John Banim has been called ‘the Scott of Ireland.’ He delineated the national character in a striking manner, and his pictures of the Irish peasantry will doubtless live for many generations. ‘Fault has been found with him on the ground that there is throughout the whole of his writings a sort of over-strained excitement, a wilful dwelling upon turbulent and unchastened passions.’ Of the strong writing thus complained of, which was characteristic of both brothers, an example is furnished in the story of ‘The Croppy,’ relating to the rising in 1798. The authors wrote in this novel: ‘We paint from the people of a land amongst whom, for the last six hundred years, national provocations have never ceased to keep alive the strongest and often the worst passions of our nature; whose pauses, during that long lapse of a country's existence, from actual conflict in the field, have been but so many changes into mental strife, and who to this day are held prepared, should the war-cry be given, to rush at each other's throats and enact scenes that, in the columns of a newspaper, would show more terribly vivid than any selected by us from former facts for the purposes of candid though slight illustration.’
But full justice has been done to the realistic powers of Banim, one English critic acknowledging that he united the truth and circumstantiality of Crabbe with the dark and gloomy power of Godwin; while in knowledge of Irish character, habits, customs, and feeling, he was superior even to Miss Edgeworth or Lady Morgan. Had Banim possessed the hearty humour of a Lover or a Lever, he would have been saved from many of his literary excesses.

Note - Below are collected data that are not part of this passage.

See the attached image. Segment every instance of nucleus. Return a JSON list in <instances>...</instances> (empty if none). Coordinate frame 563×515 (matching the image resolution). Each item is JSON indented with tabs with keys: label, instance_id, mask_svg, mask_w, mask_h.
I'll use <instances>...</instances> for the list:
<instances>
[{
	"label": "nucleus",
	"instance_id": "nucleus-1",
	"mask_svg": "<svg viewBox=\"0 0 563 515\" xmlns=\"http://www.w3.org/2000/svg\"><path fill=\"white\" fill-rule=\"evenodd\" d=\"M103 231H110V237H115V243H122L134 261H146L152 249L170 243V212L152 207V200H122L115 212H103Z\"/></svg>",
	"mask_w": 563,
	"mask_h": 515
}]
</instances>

As a delineator of life in the higher ranks of society, Banim conspicuously failed; his strength lay in his vigorous and characteristic sketches of the Irish peasantry, and these in their light and shade have something of the breadth and the strong effects of Rembrandt.
A selection from Banim's contributions to periodical literature (together with some sketches by his brother) appeared in 1838 under the title of ‘The Bit o' Writin', and other Tales.’ His other works are: 1. ‘The Celt's Paradise.’ 2. ‘Turgesius.’ 3. ‘Damon and Pythias.’ 4. ‘Sylla.’ 5. ‘The Prodigal.’ 6. ‘The Moorish Wife.’ 7. ‘Revelations of the Dead-Alive.’ 8. ‘John Doe.’ 9. ‘The Fetches.’ 10. ‘The Boyne Water.’ 11. ‘The Disowned.’ 12. ‘The Smuggler.’ 13. ‘Peter of the Castle.’ 14. ‘The Nowlans.’ 15. ‘The Anglo-Irish.’ 16. ‘The Denounced,’ a work which included two tales, ‘The Last Baron of Crana,’ and ‘The Conformists.’ He also collaborated, as we have seen, with his brother in several of the O'Hara tales, furnished sketches as a basis for others, and wrote besides many essays, sketches, and stories of a slighter character.[Murray's Life of John Banim, 1857; The O'Hara Tales, new edition, 1865; Read's Cabinet of Irish Literature; and the various works of Banim.]